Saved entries
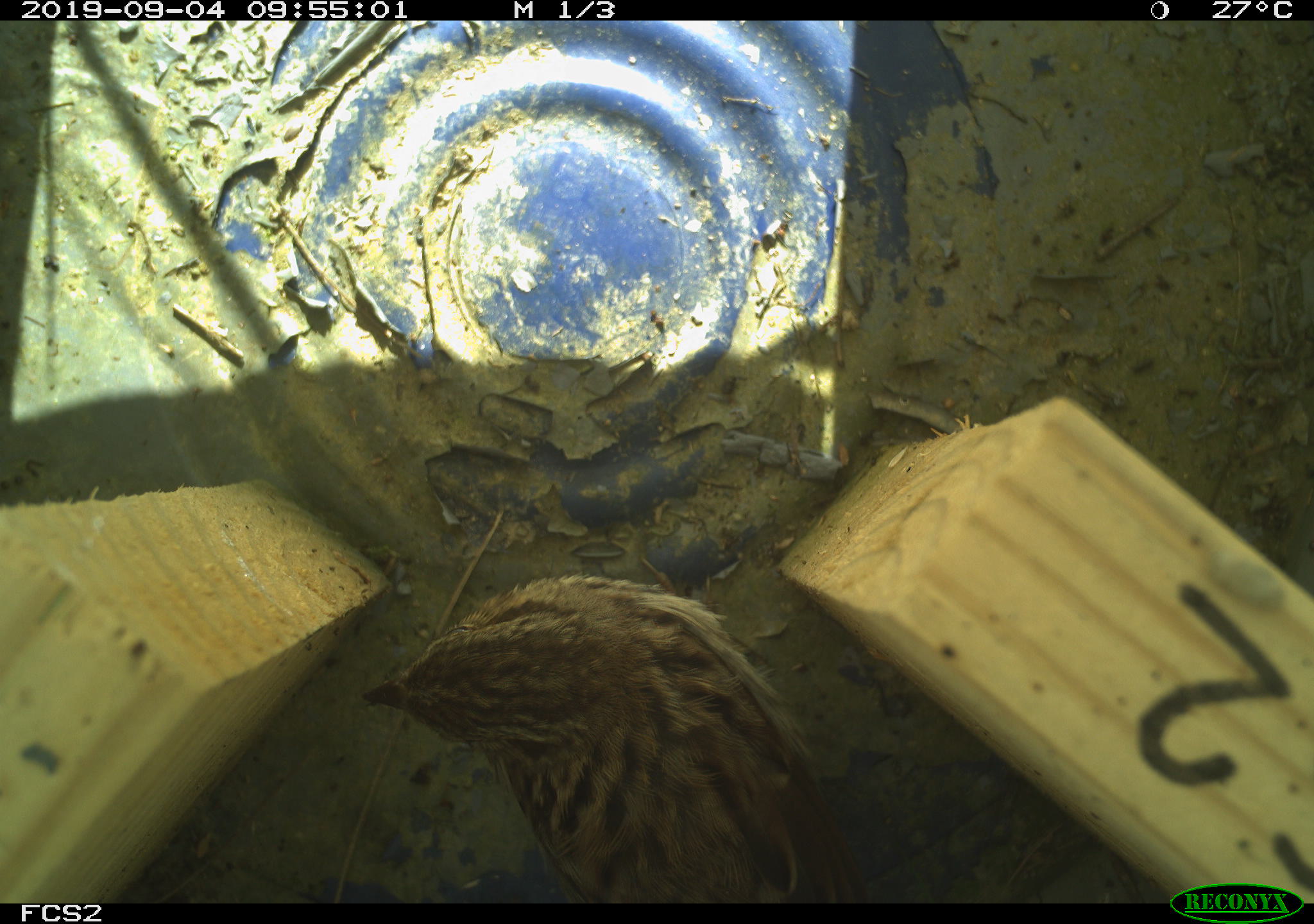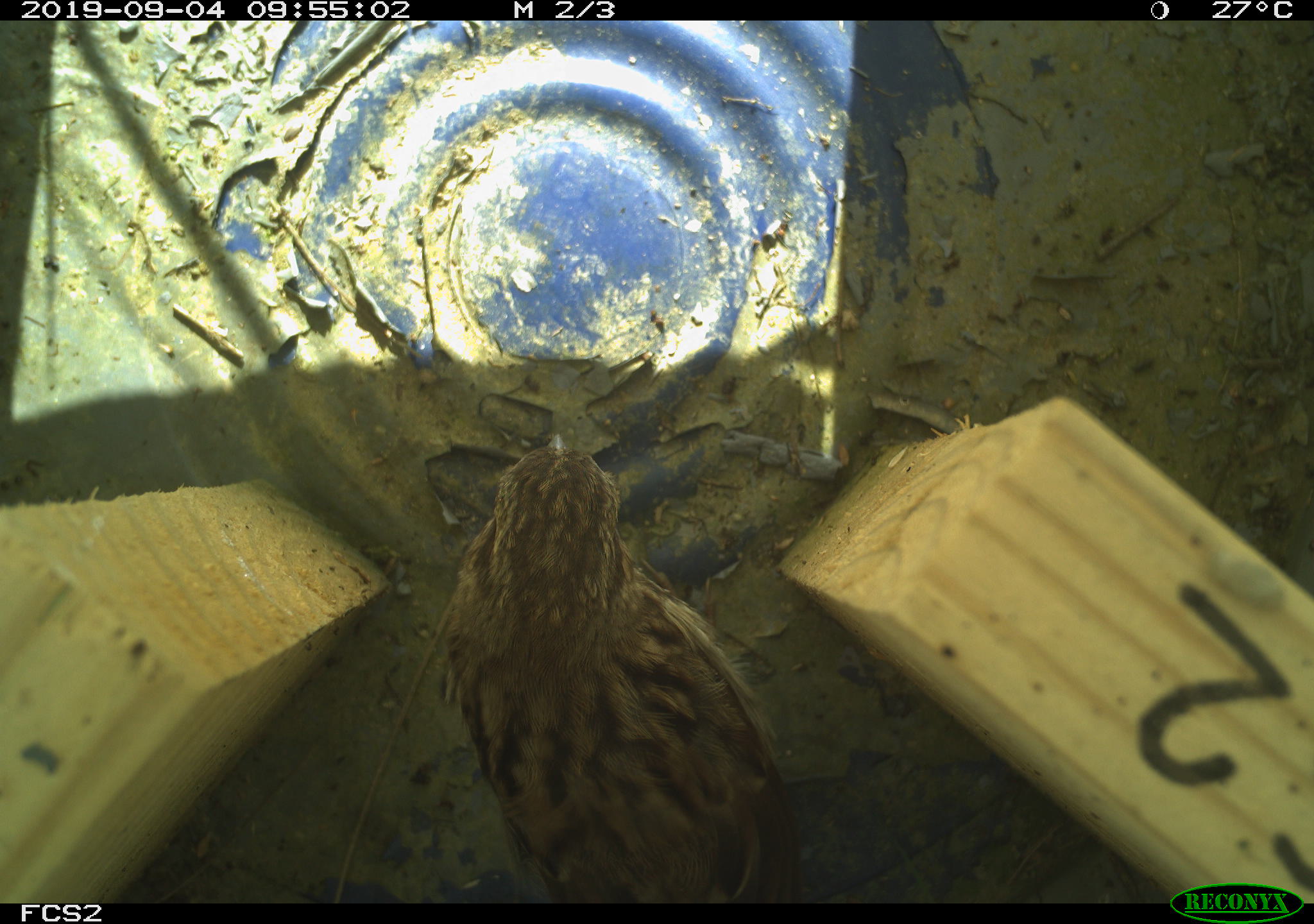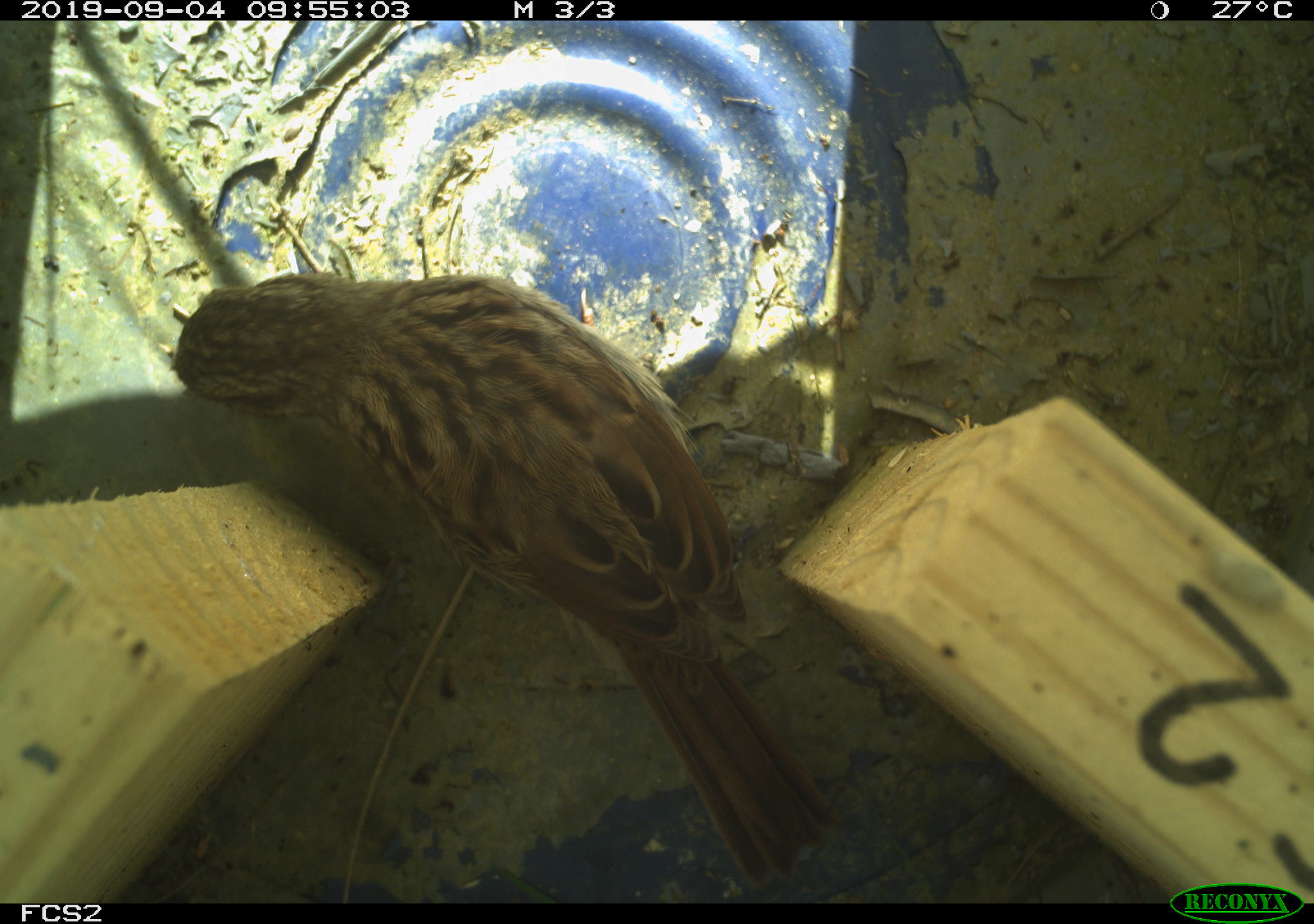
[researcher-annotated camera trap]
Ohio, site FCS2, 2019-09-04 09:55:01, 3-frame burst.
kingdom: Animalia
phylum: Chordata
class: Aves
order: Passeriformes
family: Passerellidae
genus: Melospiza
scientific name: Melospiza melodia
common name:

• **REQUIRED ACTION**
Every line of the data is to be transcribed exactly, and no picture is to be included.

• **OUTPUT OF THE EXERCISE**
[researcher-annotated camera trap]
Ohio, site FCS2, 2019-09-04 09:55:01, 3-frame burst.
kingdom: Animalia
phylum: Chordata
class: Aves
order: Passeriformes
family: Passerellidae
genus: Melospiza
scientific name: Melospiza melodia
common name:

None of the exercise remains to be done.